Sayın İçişleri Bakanı Beşir Atalay; önceki gün Ankara’da Tekel işçilerine ve yanlarındaki milletvekillerine yapılanları herhalde anında haber aldınız ve daha sonra da ekranlardan izlediniz.

Lütfen elinizi vicdanınıza koyun ve düşünün; bu kadar gaddar olmak devlet adamlığı ile bağdaşıyor mu?

Sayın Bakan, ne yazık ki son günlerde içinde olduğunuz hükümetin çeşitli bakanlıklarının yaptığı benzer gaddarlıklara çokça tanık oluyoruz. Eczacılar haklarının kaybolduğunu ileri sürerek bir günlük eylem yapıyor, ardından eczacılar cezalandırılıyor. İşleri ellerinden gitme tehlikesi olan itfaiyeciler protesto gösterisi yapıyor, üzerlerine su sıkılıyor. Demiryolu işçileri haklarını arıyor, işçilere 5 yıl hapis istemiyle dava açılıyor.

Anlaşıldığı kadarıyla bu bir tür *“devletin gücünü gösterme”* politikası. Ama devlet, gücünü gaddarca davranarak mı göstermeli?

Sayın Bakan, Ankara’daki Tekel işçilerinin üzerine acımasızca su sıkıldı. Hepsi iç çamaşırlarına kadar sırılsıklam oldu. Oysa bu işçiler Türkiye’nin en uzak bölgelerinden geldiler. üç gündür sıcak bir çorba içmeden, bir yatağa yatmadan, yıkanamadan, giysilerini değiştiremeden hak arama eylemi yapıyor.
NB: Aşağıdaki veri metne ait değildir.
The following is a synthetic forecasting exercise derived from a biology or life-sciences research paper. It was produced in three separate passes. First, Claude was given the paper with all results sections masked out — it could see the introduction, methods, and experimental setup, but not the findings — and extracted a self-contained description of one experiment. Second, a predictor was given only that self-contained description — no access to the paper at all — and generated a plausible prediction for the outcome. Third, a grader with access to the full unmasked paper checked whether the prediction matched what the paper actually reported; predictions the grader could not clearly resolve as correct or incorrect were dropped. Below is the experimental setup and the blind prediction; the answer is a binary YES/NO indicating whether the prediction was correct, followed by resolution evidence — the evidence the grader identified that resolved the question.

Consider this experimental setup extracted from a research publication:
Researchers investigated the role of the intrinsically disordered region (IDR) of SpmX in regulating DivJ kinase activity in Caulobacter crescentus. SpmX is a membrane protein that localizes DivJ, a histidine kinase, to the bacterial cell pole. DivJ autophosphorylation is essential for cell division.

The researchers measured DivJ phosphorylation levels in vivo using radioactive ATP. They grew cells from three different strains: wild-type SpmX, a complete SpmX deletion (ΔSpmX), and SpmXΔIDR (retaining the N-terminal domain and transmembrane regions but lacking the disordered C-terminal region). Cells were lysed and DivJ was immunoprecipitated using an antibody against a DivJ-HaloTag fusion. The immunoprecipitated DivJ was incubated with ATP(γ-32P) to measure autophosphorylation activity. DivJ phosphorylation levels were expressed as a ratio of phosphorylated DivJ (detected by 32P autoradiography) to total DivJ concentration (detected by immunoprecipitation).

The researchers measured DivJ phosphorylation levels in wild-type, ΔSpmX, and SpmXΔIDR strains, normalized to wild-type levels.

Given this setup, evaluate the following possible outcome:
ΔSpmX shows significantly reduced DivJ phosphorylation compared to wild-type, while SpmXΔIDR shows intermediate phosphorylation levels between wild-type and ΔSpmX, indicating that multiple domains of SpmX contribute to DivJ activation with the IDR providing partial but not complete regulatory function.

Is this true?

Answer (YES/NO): NO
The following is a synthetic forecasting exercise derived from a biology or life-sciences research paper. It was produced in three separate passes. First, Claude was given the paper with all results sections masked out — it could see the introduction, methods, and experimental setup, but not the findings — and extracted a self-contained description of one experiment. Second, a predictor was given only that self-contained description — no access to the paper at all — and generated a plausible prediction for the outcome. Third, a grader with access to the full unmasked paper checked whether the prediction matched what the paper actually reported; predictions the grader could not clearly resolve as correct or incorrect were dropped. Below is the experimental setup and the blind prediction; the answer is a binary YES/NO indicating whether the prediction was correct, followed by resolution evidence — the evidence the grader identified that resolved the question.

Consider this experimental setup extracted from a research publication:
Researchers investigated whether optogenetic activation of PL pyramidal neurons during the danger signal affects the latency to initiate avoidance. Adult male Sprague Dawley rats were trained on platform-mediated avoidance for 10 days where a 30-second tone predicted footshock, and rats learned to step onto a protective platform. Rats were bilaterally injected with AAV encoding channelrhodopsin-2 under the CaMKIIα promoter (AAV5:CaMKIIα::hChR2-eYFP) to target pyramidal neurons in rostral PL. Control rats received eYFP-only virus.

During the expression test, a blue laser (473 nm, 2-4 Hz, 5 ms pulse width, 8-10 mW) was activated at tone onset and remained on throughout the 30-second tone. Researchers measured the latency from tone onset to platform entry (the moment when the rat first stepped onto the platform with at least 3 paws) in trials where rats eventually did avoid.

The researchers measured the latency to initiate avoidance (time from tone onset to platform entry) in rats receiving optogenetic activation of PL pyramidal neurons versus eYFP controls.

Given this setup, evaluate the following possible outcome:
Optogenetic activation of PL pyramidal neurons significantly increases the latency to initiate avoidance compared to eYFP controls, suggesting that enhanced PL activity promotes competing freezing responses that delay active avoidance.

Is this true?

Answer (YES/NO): NO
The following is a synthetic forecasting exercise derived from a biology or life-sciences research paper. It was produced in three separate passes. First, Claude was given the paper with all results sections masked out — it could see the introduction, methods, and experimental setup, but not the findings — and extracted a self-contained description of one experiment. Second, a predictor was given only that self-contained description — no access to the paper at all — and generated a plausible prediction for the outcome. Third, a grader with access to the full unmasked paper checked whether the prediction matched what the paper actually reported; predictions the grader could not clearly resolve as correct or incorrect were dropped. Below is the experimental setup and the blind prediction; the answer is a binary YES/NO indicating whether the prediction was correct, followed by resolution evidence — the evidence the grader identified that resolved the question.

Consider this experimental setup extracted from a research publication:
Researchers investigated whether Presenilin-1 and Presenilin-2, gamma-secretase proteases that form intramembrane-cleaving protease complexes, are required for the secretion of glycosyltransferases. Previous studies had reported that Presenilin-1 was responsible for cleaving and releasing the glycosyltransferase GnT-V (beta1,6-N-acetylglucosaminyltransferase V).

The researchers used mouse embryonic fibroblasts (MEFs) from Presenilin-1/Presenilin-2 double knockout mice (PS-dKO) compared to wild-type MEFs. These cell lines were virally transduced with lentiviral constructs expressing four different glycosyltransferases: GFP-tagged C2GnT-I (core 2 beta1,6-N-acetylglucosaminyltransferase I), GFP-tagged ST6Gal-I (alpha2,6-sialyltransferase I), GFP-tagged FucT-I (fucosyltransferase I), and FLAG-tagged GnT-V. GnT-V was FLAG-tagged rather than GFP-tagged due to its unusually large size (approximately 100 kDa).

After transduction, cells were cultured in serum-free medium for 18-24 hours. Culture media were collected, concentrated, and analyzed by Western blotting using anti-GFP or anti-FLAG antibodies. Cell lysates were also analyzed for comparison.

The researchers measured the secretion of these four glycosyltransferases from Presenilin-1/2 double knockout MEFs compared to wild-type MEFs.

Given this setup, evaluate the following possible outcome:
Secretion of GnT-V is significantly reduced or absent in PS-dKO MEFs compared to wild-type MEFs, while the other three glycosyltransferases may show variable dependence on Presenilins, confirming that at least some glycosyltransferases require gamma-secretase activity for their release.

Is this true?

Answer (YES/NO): NO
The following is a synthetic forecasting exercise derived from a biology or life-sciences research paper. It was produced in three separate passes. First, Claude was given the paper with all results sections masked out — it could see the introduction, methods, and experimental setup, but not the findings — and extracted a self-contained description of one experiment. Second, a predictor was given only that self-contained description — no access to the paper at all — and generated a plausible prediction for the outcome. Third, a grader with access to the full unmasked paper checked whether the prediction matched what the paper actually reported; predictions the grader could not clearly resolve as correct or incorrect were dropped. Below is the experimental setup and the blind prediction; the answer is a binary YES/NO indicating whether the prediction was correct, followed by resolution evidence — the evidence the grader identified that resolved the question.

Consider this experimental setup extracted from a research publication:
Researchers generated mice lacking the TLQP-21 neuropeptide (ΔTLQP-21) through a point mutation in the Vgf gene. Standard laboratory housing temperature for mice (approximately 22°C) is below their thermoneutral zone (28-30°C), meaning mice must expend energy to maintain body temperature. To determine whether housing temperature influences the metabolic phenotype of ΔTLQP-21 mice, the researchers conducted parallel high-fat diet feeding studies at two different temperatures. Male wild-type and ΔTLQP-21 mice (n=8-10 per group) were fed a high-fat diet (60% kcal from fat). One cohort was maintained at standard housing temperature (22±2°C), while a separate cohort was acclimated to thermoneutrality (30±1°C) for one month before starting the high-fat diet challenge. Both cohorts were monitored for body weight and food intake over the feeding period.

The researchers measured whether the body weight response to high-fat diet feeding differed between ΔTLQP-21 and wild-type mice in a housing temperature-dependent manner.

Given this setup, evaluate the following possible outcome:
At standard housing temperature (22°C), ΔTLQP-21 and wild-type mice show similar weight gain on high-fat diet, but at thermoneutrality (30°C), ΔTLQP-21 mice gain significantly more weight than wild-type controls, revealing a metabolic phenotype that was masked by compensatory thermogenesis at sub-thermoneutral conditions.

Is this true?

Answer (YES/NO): NO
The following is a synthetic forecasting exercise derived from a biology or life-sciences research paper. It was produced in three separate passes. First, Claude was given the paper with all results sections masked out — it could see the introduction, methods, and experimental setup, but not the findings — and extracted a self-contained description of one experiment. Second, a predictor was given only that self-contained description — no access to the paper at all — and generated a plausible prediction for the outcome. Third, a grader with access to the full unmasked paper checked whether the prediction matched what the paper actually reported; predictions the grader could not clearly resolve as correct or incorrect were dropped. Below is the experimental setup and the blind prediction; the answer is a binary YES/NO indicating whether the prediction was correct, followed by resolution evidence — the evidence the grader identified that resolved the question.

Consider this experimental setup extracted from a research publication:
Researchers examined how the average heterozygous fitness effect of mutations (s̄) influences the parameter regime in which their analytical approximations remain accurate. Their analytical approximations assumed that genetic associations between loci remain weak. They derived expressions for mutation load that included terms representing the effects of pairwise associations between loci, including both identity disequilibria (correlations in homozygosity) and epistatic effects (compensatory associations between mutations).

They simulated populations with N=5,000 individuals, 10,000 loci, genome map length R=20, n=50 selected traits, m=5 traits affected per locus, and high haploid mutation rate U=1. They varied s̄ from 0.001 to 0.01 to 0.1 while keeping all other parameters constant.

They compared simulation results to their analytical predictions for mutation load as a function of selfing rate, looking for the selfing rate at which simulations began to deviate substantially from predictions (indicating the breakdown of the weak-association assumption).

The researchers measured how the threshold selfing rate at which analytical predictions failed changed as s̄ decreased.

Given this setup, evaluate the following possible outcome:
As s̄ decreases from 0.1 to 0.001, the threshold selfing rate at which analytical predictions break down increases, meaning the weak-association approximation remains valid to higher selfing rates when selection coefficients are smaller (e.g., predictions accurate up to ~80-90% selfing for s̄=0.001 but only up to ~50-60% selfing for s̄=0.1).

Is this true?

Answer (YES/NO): NO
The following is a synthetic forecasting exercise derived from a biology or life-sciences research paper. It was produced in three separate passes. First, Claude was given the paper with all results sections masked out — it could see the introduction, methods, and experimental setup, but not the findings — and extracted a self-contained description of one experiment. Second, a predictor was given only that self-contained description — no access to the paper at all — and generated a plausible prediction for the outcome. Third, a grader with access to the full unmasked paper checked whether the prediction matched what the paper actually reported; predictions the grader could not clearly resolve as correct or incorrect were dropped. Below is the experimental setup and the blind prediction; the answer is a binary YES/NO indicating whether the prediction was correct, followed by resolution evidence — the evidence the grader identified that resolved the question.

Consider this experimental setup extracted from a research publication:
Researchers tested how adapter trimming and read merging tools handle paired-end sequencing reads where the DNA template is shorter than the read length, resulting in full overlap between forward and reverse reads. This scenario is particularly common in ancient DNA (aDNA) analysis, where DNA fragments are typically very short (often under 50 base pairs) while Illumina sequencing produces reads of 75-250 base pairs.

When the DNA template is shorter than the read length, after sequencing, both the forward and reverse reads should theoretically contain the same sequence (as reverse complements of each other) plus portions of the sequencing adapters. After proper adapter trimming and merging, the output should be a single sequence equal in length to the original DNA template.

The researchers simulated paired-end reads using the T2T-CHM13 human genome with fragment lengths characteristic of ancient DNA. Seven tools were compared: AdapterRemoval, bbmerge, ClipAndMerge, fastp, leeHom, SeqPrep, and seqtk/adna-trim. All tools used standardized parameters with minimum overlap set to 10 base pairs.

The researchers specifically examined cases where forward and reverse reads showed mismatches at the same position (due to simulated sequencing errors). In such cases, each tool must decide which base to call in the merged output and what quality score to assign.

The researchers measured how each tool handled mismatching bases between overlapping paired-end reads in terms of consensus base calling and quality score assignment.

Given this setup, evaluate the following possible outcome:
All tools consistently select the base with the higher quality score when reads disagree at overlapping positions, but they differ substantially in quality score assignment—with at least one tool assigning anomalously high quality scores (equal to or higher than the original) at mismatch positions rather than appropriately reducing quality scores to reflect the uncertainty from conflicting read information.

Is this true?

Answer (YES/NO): NO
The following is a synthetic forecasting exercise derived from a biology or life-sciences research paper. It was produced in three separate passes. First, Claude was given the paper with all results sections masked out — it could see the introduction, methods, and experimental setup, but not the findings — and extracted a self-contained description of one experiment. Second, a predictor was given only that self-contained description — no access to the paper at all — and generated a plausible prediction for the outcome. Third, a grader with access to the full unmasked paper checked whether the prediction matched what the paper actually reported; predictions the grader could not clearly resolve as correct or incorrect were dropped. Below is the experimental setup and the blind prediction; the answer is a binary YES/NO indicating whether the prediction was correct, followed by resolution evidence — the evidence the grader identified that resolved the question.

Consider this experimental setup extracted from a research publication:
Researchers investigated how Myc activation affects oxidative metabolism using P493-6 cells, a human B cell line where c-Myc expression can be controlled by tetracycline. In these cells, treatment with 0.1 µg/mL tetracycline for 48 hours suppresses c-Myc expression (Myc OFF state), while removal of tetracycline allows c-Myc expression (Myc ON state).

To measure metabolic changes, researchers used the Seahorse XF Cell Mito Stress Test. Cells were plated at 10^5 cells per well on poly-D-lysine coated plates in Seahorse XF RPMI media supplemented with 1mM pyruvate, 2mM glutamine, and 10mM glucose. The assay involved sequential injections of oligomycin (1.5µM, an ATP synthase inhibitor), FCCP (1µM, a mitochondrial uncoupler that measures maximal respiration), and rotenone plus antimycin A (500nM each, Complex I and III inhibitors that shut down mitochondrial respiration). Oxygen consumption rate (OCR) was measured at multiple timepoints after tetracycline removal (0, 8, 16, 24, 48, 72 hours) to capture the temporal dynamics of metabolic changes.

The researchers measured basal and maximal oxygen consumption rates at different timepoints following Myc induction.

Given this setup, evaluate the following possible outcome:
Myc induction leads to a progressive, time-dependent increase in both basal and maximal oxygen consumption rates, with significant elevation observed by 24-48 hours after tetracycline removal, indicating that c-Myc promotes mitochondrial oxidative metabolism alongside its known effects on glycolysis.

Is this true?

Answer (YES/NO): YES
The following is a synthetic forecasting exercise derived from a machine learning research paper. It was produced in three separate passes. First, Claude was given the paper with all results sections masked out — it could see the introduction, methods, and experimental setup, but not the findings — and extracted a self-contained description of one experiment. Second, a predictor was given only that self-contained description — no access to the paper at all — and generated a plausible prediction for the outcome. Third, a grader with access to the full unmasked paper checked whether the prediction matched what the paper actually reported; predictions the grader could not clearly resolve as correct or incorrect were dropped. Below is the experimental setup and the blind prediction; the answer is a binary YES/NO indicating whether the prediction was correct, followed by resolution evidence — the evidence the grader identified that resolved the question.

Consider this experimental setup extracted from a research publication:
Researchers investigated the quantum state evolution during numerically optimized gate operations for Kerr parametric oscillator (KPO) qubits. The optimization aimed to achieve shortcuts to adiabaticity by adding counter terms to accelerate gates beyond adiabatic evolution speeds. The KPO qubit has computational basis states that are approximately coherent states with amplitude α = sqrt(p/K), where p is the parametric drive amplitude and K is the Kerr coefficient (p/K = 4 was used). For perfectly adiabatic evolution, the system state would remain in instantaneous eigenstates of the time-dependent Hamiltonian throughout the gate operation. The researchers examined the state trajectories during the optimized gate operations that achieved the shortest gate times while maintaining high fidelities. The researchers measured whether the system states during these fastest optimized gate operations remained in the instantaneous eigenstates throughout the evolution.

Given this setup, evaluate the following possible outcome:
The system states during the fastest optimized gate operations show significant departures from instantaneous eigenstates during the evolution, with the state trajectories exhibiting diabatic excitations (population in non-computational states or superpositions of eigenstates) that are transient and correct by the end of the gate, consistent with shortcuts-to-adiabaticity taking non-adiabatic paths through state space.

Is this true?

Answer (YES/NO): YES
O polislerin sırılsıklam ettiği, havuza döktüğü halde su sıkmaya devam ettiği işçilerin kalacağı yer, değişecekleri elbiseleri ya da çamaşırları yok.

Büyük ihtimalle çoğu bir iki gün içinde hastalanıp yatağa düşecek. Vicdanınız bunu kaldırabiliyor mu?

Elbette yasaların çiğnenmesine kimse hoşgörü ile bakamaz. Ama o işçiler orada yasaları çiğnemek için toplanmadılar. İşleri gidiyor ellerinden. Söylemesinler mi bunu?

Milletvekillerine gelince; bir polis müdürü uyarıyordu megafonla *“Sayın milletvekilleri bu size son uyarımızdır”* diye. Türkiye gibi dokunulmazlıkların hayli katı olduğu bir ülkede, bir polis müdürü eğer sizden emir ve talimat almamışsa bir milletvekilinin üzerine su, yüzüne gaz sıkabilir mi?

*Eğer “yapabilir” diyorsanız bu devletin içeriden işgal edildiğinin de itirafıdır.* Peki Sayın Bakan, bir milletvekiline gaz sıktırma emrini nasıl verebildiniz?

Bundan cesaret alanların çeşitli yerlerde milletvekillerini itip kakmaya başlamaları halinde ne yapacaksınız?

Son olarak Sayın Bakan; Ankara Emniyeti’nin zeytinyağı gibi üste çıkıp milletvekilleri hakkında suç duyurusunda bulunması da işin ne kadar komik hale geldiğini gösteriyor.

*Mehmetçik düşmanı denize dökmüştü, polis işçiyi havuza döktü.*


...

----------